** Aim of the exercise **
Copy out the lines of the listing below, starting with the line that contains "What item of" and ending with the line that contains "64.8 inches", inclusive.

(Listing of spatial reasoning questions)

::::::

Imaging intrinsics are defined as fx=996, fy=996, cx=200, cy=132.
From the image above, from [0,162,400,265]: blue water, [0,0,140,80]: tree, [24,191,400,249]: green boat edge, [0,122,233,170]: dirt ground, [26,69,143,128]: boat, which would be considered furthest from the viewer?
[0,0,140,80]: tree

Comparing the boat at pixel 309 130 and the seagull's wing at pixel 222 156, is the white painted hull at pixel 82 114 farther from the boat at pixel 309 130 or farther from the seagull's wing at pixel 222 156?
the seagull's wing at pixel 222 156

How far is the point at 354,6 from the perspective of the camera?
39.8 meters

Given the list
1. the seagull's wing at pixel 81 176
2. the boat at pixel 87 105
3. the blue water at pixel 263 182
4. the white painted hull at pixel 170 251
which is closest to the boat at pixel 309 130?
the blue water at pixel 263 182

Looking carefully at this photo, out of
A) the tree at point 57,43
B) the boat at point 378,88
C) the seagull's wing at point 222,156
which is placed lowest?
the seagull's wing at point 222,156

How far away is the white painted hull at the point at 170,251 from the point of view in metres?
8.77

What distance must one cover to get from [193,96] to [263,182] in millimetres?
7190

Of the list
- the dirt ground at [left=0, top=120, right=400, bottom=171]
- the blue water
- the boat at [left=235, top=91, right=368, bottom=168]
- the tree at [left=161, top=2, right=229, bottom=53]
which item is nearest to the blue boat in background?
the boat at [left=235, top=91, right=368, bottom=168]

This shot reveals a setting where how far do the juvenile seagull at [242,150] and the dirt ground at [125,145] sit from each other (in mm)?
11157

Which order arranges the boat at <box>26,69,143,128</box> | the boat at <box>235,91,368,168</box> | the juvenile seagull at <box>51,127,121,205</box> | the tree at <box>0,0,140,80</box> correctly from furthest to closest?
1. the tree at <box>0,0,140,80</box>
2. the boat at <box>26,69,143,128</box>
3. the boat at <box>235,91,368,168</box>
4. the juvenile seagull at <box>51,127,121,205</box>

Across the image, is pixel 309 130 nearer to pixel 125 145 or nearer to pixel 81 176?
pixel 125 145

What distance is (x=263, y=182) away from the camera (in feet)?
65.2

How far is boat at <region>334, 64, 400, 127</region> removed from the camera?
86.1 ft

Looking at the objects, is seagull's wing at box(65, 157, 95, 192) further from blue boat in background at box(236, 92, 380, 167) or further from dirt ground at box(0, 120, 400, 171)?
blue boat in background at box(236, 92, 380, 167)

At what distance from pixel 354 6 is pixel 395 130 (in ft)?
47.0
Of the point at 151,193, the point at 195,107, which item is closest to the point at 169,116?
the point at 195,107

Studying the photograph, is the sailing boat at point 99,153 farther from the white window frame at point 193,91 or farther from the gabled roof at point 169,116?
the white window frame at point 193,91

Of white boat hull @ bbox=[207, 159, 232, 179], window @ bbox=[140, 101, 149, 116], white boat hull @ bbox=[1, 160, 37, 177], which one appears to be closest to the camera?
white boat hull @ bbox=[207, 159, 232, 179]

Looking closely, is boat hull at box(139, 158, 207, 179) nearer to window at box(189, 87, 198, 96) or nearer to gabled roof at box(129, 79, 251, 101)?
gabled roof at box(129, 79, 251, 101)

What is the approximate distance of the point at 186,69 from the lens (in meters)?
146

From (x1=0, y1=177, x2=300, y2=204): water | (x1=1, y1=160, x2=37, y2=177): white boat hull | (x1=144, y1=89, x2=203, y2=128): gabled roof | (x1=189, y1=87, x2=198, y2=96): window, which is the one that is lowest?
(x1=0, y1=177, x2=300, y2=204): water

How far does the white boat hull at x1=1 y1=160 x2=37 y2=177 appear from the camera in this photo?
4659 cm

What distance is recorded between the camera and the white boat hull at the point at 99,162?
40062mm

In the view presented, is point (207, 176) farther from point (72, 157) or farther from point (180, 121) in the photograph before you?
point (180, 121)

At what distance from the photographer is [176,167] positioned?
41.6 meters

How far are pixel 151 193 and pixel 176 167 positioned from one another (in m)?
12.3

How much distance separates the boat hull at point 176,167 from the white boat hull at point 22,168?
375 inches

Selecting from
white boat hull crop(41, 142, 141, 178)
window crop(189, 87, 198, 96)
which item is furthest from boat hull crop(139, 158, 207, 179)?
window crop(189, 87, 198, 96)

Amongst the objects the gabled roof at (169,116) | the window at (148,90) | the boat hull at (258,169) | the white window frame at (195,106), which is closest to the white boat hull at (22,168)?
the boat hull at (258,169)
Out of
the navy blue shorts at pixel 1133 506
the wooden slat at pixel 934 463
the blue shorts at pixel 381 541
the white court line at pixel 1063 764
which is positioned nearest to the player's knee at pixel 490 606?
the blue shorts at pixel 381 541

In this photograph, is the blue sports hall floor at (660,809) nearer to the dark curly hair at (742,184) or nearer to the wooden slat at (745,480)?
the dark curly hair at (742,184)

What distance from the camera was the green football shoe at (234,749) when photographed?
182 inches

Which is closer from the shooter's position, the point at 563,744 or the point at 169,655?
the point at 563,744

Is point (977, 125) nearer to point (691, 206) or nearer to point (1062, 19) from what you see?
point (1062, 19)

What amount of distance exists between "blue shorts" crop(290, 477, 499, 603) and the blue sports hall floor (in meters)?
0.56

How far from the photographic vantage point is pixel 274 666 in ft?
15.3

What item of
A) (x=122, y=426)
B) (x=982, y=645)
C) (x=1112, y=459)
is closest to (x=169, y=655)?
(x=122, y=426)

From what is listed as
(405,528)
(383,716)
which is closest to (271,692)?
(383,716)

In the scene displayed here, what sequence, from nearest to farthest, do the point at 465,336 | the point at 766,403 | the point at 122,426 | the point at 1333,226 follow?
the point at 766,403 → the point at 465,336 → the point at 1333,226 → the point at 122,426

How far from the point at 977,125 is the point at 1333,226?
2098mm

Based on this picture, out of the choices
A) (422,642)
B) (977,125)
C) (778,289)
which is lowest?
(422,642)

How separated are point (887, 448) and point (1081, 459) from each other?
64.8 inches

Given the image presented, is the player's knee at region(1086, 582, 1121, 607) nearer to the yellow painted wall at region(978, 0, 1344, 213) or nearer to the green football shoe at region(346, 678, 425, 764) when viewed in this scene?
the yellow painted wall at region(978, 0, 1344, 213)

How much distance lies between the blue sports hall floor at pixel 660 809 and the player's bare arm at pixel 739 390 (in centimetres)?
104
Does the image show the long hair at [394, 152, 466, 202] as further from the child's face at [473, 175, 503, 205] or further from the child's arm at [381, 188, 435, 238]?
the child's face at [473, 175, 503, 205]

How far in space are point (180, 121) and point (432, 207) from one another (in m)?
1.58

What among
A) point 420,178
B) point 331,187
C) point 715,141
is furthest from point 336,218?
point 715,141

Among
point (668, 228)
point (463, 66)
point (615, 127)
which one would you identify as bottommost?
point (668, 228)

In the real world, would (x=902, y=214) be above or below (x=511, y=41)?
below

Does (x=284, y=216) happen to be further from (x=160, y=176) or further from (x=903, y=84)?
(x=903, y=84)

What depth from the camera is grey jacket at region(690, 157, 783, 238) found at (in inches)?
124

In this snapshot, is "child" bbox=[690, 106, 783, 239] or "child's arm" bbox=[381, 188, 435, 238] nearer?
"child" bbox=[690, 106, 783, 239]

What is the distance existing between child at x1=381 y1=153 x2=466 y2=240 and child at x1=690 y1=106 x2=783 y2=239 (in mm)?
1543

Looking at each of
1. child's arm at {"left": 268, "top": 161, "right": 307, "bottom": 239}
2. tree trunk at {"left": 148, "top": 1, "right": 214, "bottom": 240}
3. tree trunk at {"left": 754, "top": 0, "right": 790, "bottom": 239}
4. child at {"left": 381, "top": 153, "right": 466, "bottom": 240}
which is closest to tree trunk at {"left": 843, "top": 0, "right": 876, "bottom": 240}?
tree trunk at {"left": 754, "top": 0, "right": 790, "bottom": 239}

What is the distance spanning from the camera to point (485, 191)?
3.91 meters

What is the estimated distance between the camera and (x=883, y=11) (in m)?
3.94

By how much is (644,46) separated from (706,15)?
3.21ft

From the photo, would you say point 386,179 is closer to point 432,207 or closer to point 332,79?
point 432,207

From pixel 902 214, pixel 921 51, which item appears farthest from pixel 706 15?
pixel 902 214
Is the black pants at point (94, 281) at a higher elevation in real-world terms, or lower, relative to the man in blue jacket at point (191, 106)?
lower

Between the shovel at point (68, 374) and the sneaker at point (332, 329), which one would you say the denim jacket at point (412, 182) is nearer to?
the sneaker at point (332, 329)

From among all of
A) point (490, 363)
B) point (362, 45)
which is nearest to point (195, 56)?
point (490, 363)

::::::

** Finished answer **
What item of
A) (x=122, y=426)
B) (x=982, y=645)
C) (x=1112, y=459)
is closest to (x=169, y=655)?
(x=122, y=426)

From what is listed as
(405,528)
(383,716)
which is closest to (271,692)?
(383,716)

In the scene displayed here, what sequence, from nearest to farthest, do the point at 465,336 | the point at 766,403 | the point at 122,426 | the point at 1333,226 follow?
the point at 766,403 → the point at 465,336 → the point at 1333,226 → the point at 122,426

How far from the point at 977,125 is the point at 1333,226?
2098mm

Based on this picture, out of the choices
A) (422,642)
B) (977,125)
C) (778,289)
which is lowest?
(422,642)

How separated are point (887, 448) and point (1081, 459) from each other?
64.8 inches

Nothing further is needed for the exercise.